Bu tutumla yeniden belirlenen anayasanın ilk maddesi şöyle düzenlenmişti:
“Masonluk, töresel eğitim ve dayanışma uygulamasıyla, gerçeklerin araştırılmasını amaçlayan, kesinlikle hümanist, felsefi ve evrimsel bir kurumdur. Maddi ve manevi gelişme, bireysel olgunlaşma ve insanlık toplumu için çalışır. İlkeleri şunlardan oluşur: Karşılıklı tolerans, bireyin hem başkalarına hem de kendisine saygısı ve mutlak bir vicdan özgürlüğü. Metafizik kavramlar üzerine tüm üyelerinin kendilerine özgü bireysel değer yargıları bulunabileceği nedeniyle, Masonluk her türlü dogmatik benimseyişin tümüyle karşısına çıkar. Bunun için öz deyişi Özgürlük – Eşitlik - Kardeşlik olarak belirlenmiştir.”
Masonlukta bundan önce bir anayasal nitelik taşımak üzere böyle bir söz hiç edilmiş değil… O zaman bu atımlım bir “devrim” değil de nedir? İngiliz masonlarına göre elbette Masonluğu yozlaştırma, bir başka yazıda Sayın SkullG’nin kullanmış olduğu terimle “klandesten” bir davranıştır.
Şayet evrensel nitelikli Masonluk İngilizlerin tekeline verilirse, öyle!
Burada bir parantez açayım: İşte, Büyük Fransız Devrimi’nin sloganı olan bir öz deyişin, Fransız Masonluğunda kullanıldığı, üstelik yasa kapsamına alınmış olduğu görülüyor.
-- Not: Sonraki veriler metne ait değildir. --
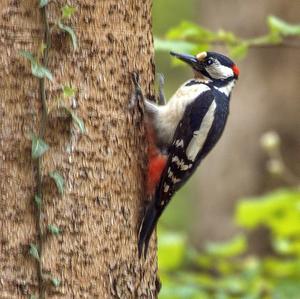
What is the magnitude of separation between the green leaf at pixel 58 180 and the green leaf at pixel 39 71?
0.33 meters

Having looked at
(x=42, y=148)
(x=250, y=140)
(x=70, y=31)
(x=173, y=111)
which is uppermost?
(x=70, y=31)

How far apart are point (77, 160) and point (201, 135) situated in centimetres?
95

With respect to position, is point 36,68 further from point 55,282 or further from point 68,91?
point 55,282

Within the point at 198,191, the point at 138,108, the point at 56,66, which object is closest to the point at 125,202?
the point at 138,108

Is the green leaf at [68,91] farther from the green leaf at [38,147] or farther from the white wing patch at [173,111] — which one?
the white wing patch at [173,111]

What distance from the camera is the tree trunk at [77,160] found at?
3.12 meters

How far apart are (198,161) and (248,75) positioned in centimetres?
372

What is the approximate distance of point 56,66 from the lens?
10.4ft

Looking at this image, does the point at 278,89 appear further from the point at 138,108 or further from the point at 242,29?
the point at 138,108

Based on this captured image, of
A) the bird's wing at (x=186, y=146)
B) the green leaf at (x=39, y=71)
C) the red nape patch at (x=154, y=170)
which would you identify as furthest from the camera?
the bird's wing at (x=186, y=146)

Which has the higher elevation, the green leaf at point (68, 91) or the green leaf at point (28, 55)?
the green leaf at point (28, 55)

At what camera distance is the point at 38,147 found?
3.10m

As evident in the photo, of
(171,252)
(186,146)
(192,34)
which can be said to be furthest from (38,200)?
(171,252)

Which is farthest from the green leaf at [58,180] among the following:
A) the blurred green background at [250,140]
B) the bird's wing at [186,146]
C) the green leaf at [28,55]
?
the blurred green background at [250,140]
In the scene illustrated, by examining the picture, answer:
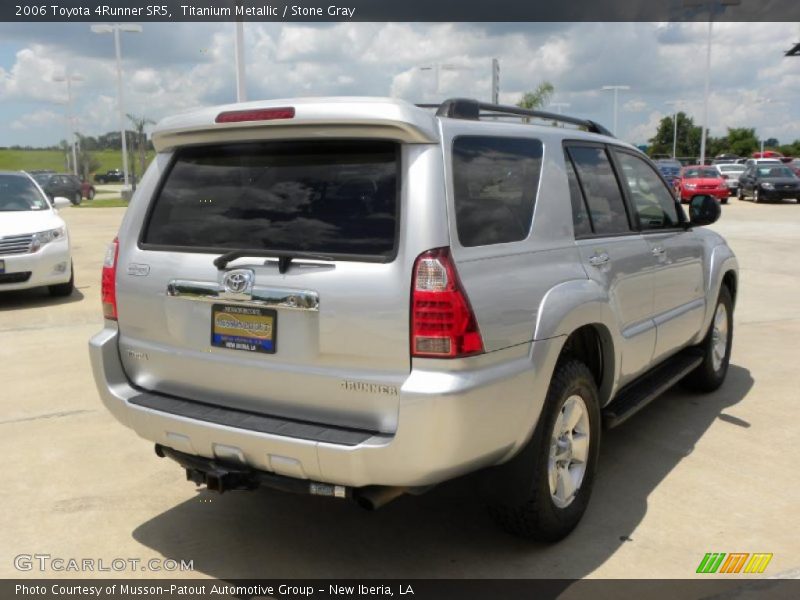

Masonluğa ön yargıyla karşıt girişimlerde bulunmuş olanların eline vermek üzere bundan âlâ kanıt mı olur?... Açıkça belli ki Fransız Masonluğu o devrimi izliyor. (!)
Fransa Büyük Doğusu’nun bu yeni anayasayı düzenlemekteki gerekçesine bakılınca, bundan sonraki maddelerinin de gerek İngiliz Masonluğu’nda gerekse 19. yüzyılda onu izleyen Anglosakson Masonluğunda benimsenmiş anayasadan çok farklı olması pek doğal.
Bu değişikliğin tarihi dikkatinizi çekti mi?... Fransa’da ikinci cumhuriyetin ilan edilişinden hemen sonra.
Ancak Fransa Büyük Doğusu, yürürlüğe koyduğu bu anayasa uyarınca yapmak istediği değişiklikleri hemen gerçekleştiremedi çünkü iki yıl sonra ilan edilen imparatorluk, masonları duraksamaya sürükledi. İmparator 3. Napoléon, hem Katolik Kilisesi’ne olabildiğince ödün veriyor hem de masonlara açıkça ters davranıyordu. 1870 yılında artık kalıcı olmak üzere üçüncü cumhuriyet dönemi gelince, masonlar da rahat nefes aldı.
Bu aşamada bir ara verelim. Belki forum üyelerinden kimilerinin diyecekleri vardır. Sonra kaldığımız yerden devam ederiz. Çünkü bu işin bu kadarla son bulmadığı belli.